■ Task inputs:

====

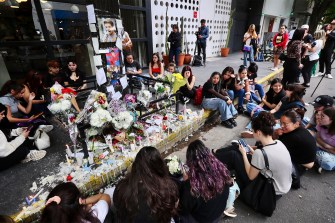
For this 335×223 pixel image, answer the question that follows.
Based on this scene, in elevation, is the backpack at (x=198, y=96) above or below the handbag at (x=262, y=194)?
above

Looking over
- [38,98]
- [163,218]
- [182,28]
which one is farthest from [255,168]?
[182,28]

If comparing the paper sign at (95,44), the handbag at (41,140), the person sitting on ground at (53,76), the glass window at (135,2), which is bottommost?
the handbag at (41,140)

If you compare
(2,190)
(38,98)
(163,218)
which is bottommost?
(2,190)

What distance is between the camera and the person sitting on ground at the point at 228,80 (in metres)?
4.49

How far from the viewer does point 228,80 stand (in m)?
4.57

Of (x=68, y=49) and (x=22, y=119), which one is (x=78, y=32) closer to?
(x=68, y=49)

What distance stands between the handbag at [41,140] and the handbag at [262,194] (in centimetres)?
303

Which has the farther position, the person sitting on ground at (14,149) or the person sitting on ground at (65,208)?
the person sitting on ground at (14,149)

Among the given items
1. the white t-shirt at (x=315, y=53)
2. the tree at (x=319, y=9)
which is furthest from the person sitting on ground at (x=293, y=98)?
the tree at (x=319, y=9)

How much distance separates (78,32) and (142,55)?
2634mm

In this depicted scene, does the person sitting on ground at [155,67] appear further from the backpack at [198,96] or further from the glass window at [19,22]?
the glass window at [19,22]

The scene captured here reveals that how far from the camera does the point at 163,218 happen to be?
1.55 meters

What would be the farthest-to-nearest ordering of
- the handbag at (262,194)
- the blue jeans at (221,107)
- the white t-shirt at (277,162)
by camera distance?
the blue jeans at (221,107)
the handbag at (262,194)
the white t-shirt at (277,162)

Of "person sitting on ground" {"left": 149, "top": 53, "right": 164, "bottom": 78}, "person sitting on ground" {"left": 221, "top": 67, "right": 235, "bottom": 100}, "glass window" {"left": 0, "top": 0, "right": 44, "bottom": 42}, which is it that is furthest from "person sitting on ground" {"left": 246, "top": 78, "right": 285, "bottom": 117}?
"glass window" {"left": 0, "top": 0, "right": 44, "bottom": 42}
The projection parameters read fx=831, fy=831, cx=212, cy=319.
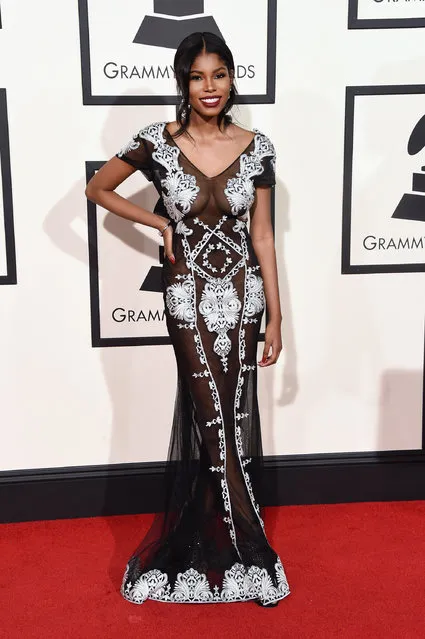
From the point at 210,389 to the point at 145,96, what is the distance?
1.30 m

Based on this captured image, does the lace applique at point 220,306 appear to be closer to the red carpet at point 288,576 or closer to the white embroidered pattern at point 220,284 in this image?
the white embroidered pattern at point 220,284

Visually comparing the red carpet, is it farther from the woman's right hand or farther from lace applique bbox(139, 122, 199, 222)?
lace applique bbox(139, 122, 199, 222)

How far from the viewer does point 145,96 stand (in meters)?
3.39

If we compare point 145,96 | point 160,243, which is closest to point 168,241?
point 160,243

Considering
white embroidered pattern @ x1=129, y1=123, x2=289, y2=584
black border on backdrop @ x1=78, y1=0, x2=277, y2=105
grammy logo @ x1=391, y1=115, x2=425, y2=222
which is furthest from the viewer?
grammy logo @ x1=391, y1=115, x2=425, y2=222

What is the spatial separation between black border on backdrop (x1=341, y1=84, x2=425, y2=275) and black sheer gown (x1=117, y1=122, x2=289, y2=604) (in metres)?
0.80

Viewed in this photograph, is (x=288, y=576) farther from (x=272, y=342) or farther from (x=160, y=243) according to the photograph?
(x=160, y=243)

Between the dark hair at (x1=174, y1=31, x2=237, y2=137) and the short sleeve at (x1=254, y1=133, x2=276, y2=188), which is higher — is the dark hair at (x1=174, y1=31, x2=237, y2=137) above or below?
above

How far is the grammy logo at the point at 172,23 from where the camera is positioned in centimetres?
334

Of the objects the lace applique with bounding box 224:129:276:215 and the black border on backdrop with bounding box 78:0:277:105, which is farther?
the black border on backdrop with bounding box 78:0:277:105

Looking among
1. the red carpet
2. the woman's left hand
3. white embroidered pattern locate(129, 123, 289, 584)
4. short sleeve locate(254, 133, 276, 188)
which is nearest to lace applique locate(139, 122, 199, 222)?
white embroidered pattern locate(129, 123, 289, 584)

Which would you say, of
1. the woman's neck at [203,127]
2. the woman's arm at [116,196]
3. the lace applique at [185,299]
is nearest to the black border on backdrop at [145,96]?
the woman's arm at [116,196]

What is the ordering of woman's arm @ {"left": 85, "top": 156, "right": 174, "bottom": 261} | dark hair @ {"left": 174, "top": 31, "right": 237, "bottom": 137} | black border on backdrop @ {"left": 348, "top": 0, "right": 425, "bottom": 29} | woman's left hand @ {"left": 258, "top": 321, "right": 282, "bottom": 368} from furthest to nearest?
black border on backdrop @ {"left": 348, "top": 0, "right": 425, "bottom": 29} < woman's left hand @ {"left": 258, "top": 321, "right": 282, "bottom": 368} < woman's arm @ {"left": 85, "top": 156, "right": 174, "bottom": 261} < dark hair @ {"left": 174, "top": 31, "right": 237, "bottom": 137}

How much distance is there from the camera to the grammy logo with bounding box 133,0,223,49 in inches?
131
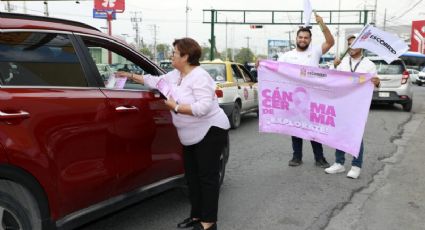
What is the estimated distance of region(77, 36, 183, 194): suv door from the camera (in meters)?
3.90

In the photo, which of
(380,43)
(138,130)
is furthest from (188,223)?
(380,43)

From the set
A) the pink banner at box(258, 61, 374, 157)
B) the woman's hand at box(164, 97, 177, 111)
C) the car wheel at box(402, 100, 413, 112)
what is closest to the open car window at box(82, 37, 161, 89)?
the woman's hand at box(164, 97, 177, 111)

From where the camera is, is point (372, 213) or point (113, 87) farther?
point (372, 213)

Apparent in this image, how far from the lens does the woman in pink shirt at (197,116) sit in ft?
13.1

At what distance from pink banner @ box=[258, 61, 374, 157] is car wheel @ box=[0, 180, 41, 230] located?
13.1 feet

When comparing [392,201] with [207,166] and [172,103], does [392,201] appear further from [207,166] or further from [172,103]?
[172,103]

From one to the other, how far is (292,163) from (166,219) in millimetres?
2864

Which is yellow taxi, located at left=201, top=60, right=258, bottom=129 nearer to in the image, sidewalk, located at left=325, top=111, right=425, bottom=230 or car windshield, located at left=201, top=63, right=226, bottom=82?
car windshield, located at left=201, top=63, right=226, bottom=82

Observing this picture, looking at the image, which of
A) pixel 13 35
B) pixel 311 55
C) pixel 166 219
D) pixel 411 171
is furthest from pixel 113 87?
pixel 411 171

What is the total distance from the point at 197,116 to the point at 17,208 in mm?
1538

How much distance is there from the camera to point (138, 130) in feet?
13.4

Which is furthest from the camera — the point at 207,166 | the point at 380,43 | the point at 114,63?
the point at 380,43

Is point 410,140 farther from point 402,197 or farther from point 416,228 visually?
point 416,228

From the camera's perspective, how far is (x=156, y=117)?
14.2 feet
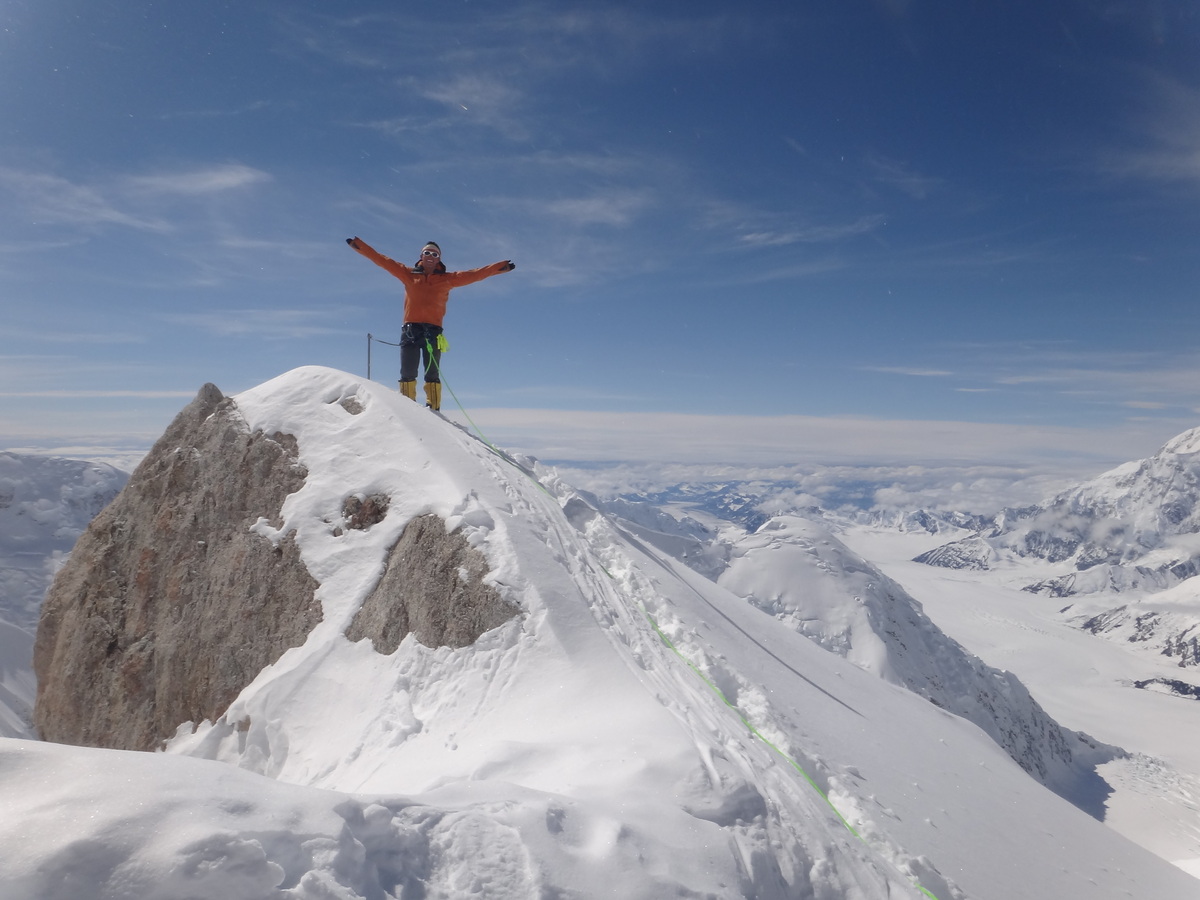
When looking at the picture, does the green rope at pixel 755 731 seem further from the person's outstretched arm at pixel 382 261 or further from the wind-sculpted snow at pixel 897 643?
the wind-sculpted snow at pixel 897 643

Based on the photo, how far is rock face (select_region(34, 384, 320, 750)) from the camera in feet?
36.0

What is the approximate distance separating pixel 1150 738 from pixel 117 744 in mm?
199177

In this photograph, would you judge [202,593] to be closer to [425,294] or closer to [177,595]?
[177,595]

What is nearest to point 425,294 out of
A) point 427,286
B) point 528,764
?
point 427,286

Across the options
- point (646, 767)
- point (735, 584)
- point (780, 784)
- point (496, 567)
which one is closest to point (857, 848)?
point (780, 784)

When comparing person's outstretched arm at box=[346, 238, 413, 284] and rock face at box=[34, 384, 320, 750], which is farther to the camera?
person's outstretched arm at box=[346, 238, 413, 284]

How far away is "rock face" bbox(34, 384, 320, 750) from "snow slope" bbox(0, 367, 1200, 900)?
22.6 inches

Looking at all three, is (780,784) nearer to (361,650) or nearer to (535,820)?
(535,820)

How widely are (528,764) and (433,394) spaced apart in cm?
1137

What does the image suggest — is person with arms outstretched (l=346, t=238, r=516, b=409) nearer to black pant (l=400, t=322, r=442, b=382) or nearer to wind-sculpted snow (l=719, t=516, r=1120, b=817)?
black pant (l=400, t=322, r=442, b=382)

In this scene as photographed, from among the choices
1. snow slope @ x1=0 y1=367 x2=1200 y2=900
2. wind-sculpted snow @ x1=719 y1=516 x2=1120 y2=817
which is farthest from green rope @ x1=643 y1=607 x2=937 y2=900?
wind-sculpted snow @ x1=719 y1=516 x2=1120 y2=817

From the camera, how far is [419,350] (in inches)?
607

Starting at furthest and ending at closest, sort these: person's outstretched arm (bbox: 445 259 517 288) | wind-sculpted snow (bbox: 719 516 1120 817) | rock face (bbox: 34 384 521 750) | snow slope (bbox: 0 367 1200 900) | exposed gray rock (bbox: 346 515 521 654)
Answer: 1. wind-sculpted snow (bbox: 719 516 1120 817)
2. person's outstretched arm (bbox: 445 259 517 288)
3. rock face (bbox: 34 384 521 750)
4. exposed gray rock (bbox: 346 515 521 654)
5. snow slope (bbox: 0 367 1200 900)

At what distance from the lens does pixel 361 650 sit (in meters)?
9.44
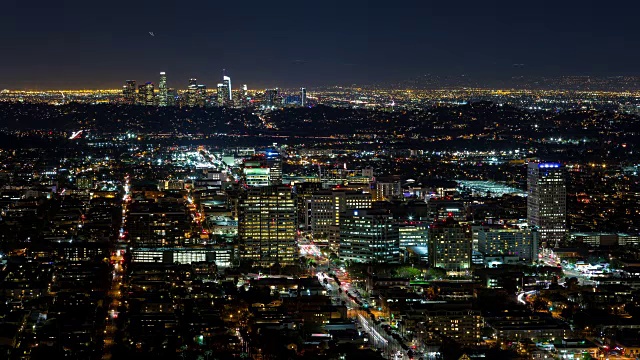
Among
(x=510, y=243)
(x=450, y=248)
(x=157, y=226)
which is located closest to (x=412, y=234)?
(x=450, y=248)

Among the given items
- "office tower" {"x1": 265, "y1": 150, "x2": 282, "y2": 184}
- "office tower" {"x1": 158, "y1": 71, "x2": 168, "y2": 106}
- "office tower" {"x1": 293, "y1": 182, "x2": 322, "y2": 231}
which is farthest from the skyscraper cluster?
"office tower" {"x1": 293, "y1": 182, "x2": 322, "y2": 231}

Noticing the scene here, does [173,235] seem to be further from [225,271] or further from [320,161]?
[320,161]

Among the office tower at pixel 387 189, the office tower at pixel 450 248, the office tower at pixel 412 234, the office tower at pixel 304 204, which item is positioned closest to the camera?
the office tower at pixel 450 248

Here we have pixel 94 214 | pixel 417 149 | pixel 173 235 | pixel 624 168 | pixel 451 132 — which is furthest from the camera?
pixel 451 132

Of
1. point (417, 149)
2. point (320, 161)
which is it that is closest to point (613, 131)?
point (417, 149)

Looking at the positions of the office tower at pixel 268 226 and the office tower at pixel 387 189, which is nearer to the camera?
the office tower at pixel 268 226

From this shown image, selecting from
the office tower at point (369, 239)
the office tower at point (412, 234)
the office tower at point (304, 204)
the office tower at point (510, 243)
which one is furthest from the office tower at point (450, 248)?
the office tower at point (304, 204)

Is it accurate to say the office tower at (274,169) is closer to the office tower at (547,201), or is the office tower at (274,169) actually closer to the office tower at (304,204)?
the office tower at (304,204)
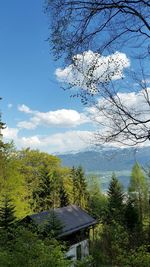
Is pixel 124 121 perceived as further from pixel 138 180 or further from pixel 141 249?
pixel 138 180

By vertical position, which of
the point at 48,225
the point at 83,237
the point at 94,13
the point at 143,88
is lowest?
the point at 83,237

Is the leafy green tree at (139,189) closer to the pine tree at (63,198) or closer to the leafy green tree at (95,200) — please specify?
the leafy green tree at (95,200)

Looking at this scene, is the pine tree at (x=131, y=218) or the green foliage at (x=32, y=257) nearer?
the green foliage at (x=32, y=257)

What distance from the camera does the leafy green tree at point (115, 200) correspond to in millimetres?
44703

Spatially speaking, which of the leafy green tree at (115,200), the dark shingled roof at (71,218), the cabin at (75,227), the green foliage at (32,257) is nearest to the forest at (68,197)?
the leafy green tree at (115,200)

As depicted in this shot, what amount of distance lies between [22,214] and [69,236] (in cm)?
544

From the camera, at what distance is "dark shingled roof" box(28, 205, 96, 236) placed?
27698mm

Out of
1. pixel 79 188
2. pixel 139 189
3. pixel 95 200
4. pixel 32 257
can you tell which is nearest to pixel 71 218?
pixel 32 257

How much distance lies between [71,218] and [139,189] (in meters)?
27.2

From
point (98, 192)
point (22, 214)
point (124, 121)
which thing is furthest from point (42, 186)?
point (124, 121)

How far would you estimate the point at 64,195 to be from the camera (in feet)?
158

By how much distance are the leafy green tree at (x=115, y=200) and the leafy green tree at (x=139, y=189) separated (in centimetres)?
376

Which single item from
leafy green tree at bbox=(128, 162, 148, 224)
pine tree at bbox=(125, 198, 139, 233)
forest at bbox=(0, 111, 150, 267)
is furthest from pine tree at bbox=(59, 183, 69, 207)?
leafy green tree at bbox=(128, 162, 148, 224)

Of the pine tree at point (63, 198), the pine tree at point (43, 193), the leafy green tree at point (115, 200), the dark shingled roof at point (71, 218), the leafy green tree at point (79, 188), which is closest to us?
the dark shingled roof at point (71, 218)
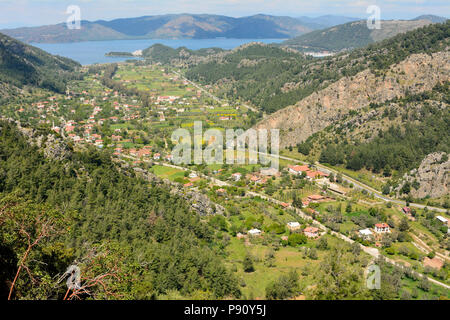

====

■ To do: Locate each line of the entries above that contains the word "located" and copy those lines out, treating uppercase and lowercase as different.

■ Result of the task:
At what distance from pink banner @ box=[258, 61, 374, 157] is car wheel @ box=[0, 180, 41, 230] located?
Which is yellow taxi, located at left=201, top=60, right=258, bottom=129 nearer to in the image, sidewalk, located at left=325, top=111, right=425, bottom=230 or car windshield, located at left=201, top=63, right=226, bottom=82?
car windshield, located at left=201, top=63, right=226, bottom=82
which is located closest to (x=412, y=234)?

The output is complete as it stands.